## Instructions to follow
Tell how many lines in these records contain the string "site", with only the number as the reply.

## Material for this task

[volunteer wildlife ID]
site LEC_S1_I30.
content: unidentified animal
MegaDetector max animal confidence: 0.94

* * *

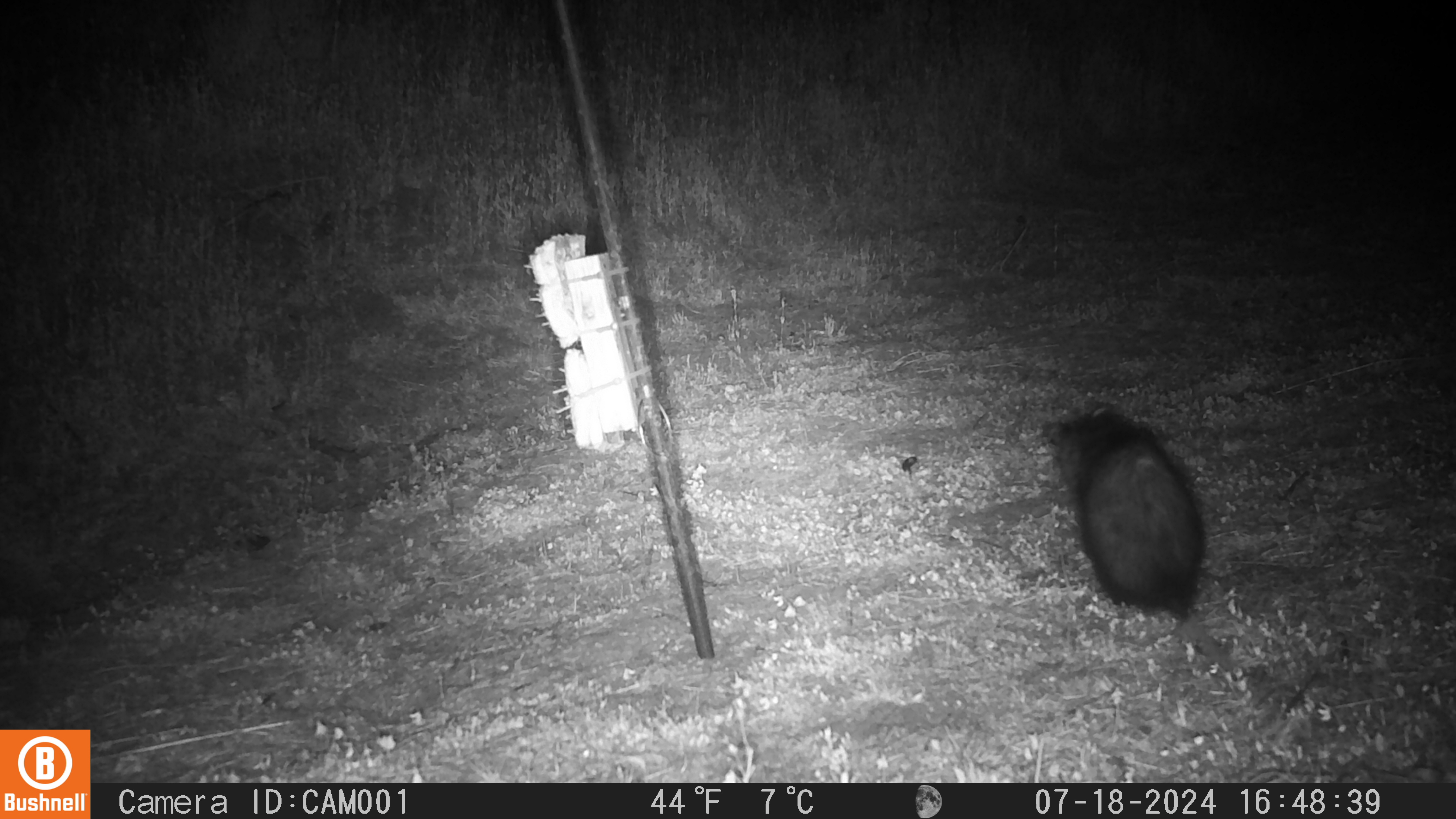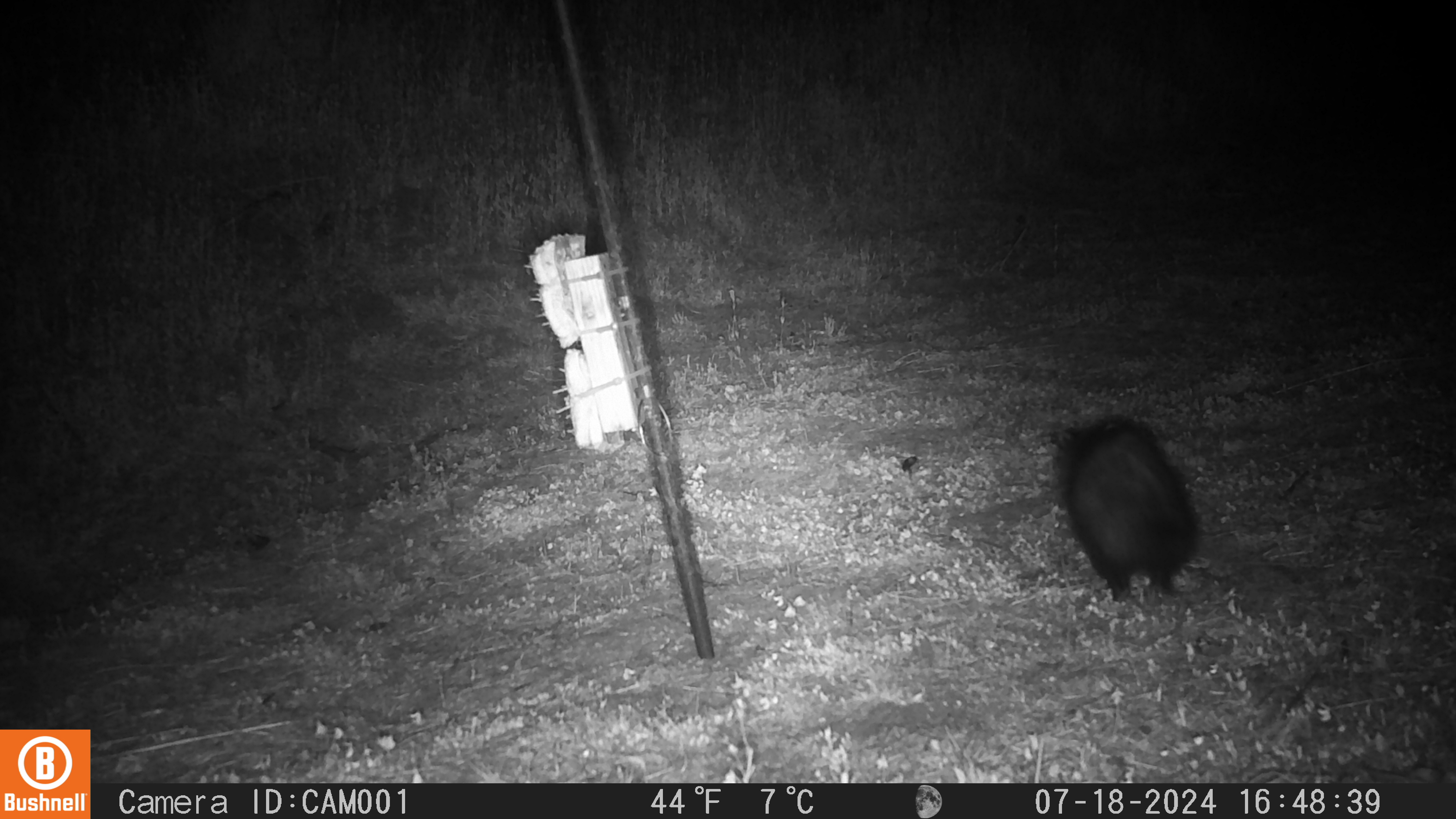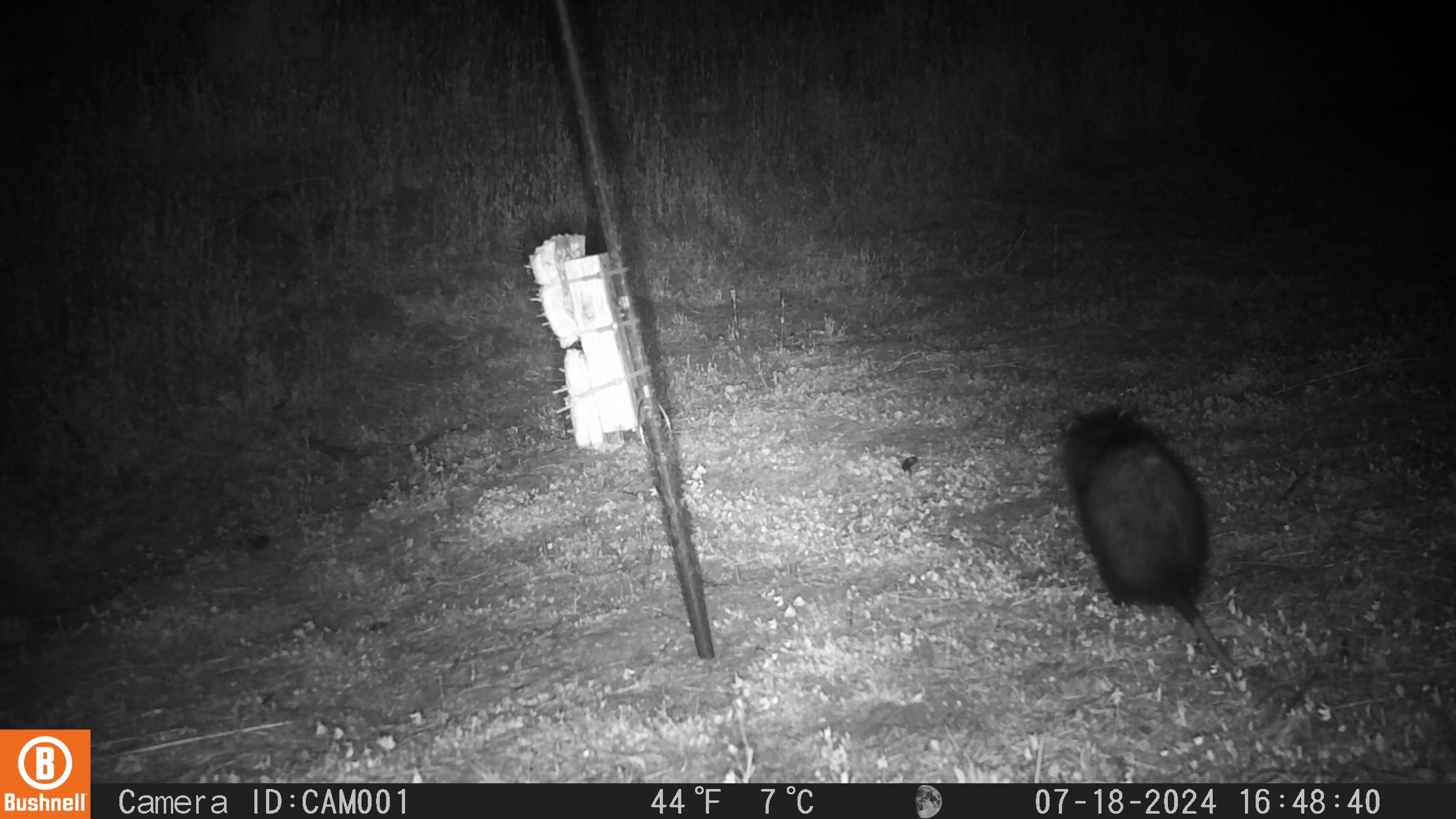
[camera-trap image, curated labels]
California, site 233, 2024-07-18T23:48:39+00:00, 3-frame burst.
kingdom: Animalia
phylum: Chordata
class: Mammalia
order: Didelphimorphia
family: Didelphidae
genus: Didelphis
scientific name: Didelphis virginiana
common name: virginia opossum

## Problem solution
2